Here are some examples of ASHA's efforts on this front:
- In October 2012, 66 members, including 27 audiologists, attended the Changing Health Care Landscape Summit hosted by ASHA.
- In February 2012, ASHA—along with the American Academy of Audiology, Academy of Doctors of Audiology, American Academy of Otolaryngology-Head and Neck Surgery (AAO-HNS), and International Hearing Society—issued a Joint Statement on Consumer-Administered Hearing Tests and Direct-to-Consumer Hearing Aid Sales.
- In 2012, ASHA collaborated with AARP on a National Poll of AARP Members' Hearing Health, which outlined the state of hearing among the 50+ generation.
- ASHA has agreements with both the Educational Audiology Association and the Alexander Graham Bell Association for the Deaf and Hard of Hearing that provide reciprocal benefits in the areas of advocacy, exhibiting, and promotion.
- In 2010, ASHA engaged all audiology organizations to respond to the American Medical Association scope of practice statement.
- Since January 2009, the ASHA Health Care Economics Committee (HCEC) has coordinated monthly conference calls with representatives of other audiology organizations.
- In December 2008, ASHA convened 10 audiology organizations at its National Office to begin the development of quality measures for the Physician Quality Reporting System (PQRS).

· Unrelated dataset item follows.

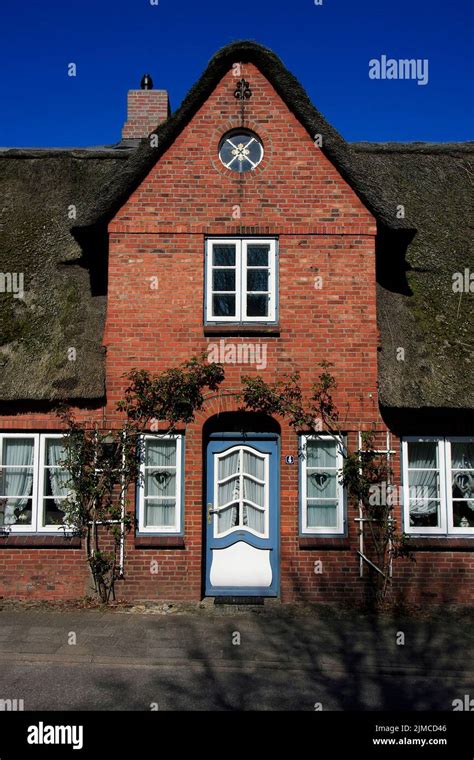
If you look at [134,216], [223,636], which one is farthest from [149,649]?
[134,216]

Weekly online meetings were hosted by ASHA for 2 years. This collaboration was enthusiastically named the Audiology Quality Consortium.
- In 2008, ASHA initiated a meeting with the Centers for Disease Control and Prevention (CDC) to discuss the need for a national database of pediatric audiology facilities; thus, the Early Hearing Detection & Intervention-Pediatric Audiology Links to Services (EHDI-PALS) Directory was born.
- In 1969, ASHA, AAO-HNS, and the American Academy of Pediatrics (AAP) became the founding members of the Joint Committee on Infant Hearing (JCIH).
ASHA and the American Speech-Language-Hearing Foundation support audiology students.
ASHA actively promotes public awareness of hearing health issues.
- ASHA's Speak Up About Hearing Loss campaign has reached nearly 200 million consumers.
- ASHA's Listen To Your Buds campaign has reached media audiences in the hundreds of millions using audiologists all around the country as media sources.
- ASHA's public information efforts reach millions of consumers each year, and almost a third of the visitors to ASHA's website are from the public.
Interesting Facts About ASHA's History
- ASHA has represented audiologists for over 80 years.
- The Association was founded in 1925.
- The ASHA Code of Ethics was first introduced in 1935.
- Past ASHA President Raymond Carhart was the first to use the term audiology back in 1945.
- "Hearing" was added to the Association's name in 1947.
- Certification standards were established in 1952.